In order to further validate the accuracy of the image recognition and classification functions of the ML.NET machine learning framework and to optimise the original method of cross-validation, in this part, the three-fold cross-validation method was chosen to be used by randomly dividing the total data set into three equally sized sets, randomly selecting two each time as the training set and the remaining one as the test set, and the cycle was repeated three times to determine the accuracy mean value as the accuracy estimate.

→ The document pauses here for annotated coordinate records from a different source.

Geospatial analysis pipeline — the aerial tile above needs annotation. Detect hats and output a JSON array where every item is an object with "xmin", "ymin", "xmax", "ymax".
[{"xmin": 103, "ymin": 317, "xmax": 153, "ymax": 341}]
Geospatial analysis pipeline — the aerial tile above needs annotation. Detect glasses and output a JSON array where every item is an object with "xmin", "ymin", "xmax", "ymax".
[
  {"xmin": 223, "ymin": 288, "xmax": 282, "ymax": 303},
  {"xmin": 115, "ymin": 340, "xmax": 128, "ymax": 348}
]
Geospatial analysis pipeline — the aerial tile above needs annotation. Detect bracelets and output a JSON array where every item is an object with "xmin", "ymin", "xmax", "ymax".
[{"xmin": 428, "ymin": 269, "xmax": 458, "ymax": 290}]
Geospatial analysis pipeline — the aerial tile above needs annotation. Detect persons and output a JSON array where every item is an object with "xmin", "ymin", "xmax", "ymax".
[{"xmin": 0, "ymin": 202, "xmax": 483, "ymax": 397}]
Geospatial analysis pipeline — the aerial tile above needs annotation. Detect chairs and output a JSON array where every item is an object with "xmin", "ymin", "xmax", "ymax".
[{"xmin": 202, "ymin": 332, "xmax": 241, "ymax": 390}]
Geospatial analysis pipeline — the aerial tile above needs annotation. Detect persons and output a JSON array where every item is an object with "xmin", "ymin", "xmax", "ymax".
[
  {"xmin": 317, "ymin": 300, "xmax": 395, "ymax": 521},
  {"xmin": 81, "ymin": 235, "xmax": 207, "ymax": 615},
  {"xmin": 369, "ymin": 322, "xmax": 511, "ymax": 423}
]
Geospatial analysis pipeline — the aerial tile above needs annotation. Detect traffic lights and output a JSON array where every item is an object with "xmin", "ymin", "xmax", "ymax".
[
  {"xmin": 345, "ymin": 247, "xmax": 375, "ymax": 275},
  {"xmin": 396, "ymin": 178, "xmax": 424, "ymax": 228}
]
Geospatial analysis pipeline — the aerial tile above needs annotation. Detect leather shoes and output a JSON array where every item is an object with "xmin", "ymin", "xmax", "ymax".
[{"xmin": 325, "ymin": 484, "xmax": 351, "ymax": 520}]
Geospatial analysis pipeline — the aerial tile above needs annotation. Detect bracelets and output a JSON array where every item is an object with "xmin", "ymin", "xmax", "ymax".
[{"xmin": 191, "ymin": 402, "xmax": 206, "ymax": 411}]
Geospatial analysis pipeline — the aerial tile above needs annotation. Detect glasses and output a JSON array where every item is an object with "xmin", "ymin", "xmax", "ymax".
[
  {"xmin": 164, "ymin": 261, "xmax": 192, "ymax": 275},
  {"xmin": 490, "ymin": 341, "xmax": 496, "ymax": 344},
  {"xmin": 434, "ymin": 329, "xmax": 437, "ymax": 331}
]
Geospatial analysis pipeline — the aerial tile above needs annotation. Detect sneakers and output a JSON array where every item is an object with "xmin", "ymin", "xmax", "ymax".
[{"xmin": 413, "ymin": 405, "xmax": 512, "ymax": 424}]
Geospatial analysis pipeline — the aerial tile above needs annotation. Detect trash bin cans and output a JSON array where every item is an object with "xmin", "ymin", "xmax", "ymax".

The three-fold cross-validation method was also repeated three times by randomly disrupting the data inside the A/B/C/D/E/F sets three times, as shown in Figure 8.
After three times three-fold cross-validation, the DDN + ResNet-50 network model was still found to perform well for the identification and classification of satellite images of tailings ponds, with an average test accuracy of 87.8%: 88.9% for the 1# Tailings Pond and 86.7% for the 2# Tailings Pond. The test accuracy data for the three times three-fold cross-validation are shown in Figure 9.
We then explored further and improved the accuracy of the ML.NET machine learning framework and its DNN + Resnet-50 model for the identification and classification of tailings ponds by expanding the dataset (training set and test set). The data for the new dataset were satellite images of tailings ponds within China, Australia and Malaysia from Geovis (http://www.geovis.com.cn/ (accessed on 10 November 2022), Tianditu (https://www.tianditu.gov.cn/ (accessed on 10 November 2022) and Google Earth (https://earth.google.com/ (accessed on 10 November 2022), with a total of 42 sets of both the 1# tailings pond (21 sets) and 2# tailings pond (21 sets). For data set details, please refer to http://dx.doi.org/10.13140/RG.2.2.27124.01928 (accessed on 10 November 2022).
The new dataset likewise underwent three times three-fold cross-validation (as shown in Figure 8). The DDN + ResNet-50 network model was still found to perform well for the identification and classification of satellite images of tailings ponds, with an average test accuracy of 87.3%: 90.5% for the 1# Tailings Pond and 84.1% for the 2# Tailings Pond. The test accuracy data for the three times three-fold cross-validation are shown in Figure 10.
The results showed that the ML.Net machine learning framework and its DDN + ResNet-50 machine learning model performed very well in the recognition and classification of satellite images of tailings ponds, with accuracies above 80% for all three validations (including the validation after expanding the database). However, the identification accuracy for the 2# Tailings Ponds was slightly lower than that for the 1# Tailings Ponds in all three validations. This may be due to the fact that the 2# Tailings Pond is not well characterised, which is exactly the case: some 2# Tailings Ponds, which are about to be closed or have just been closed, are not very different from 1# Tailings Ponds; while some 2# Tailings Ponds, which has been closed for some time, generally already show signs of extensive land reclamation, which are all different. This problem may need to be solved in the future by other methods, but there is no doubt that ML.Net has done an excellent job of identifying and classifying tailings ponds.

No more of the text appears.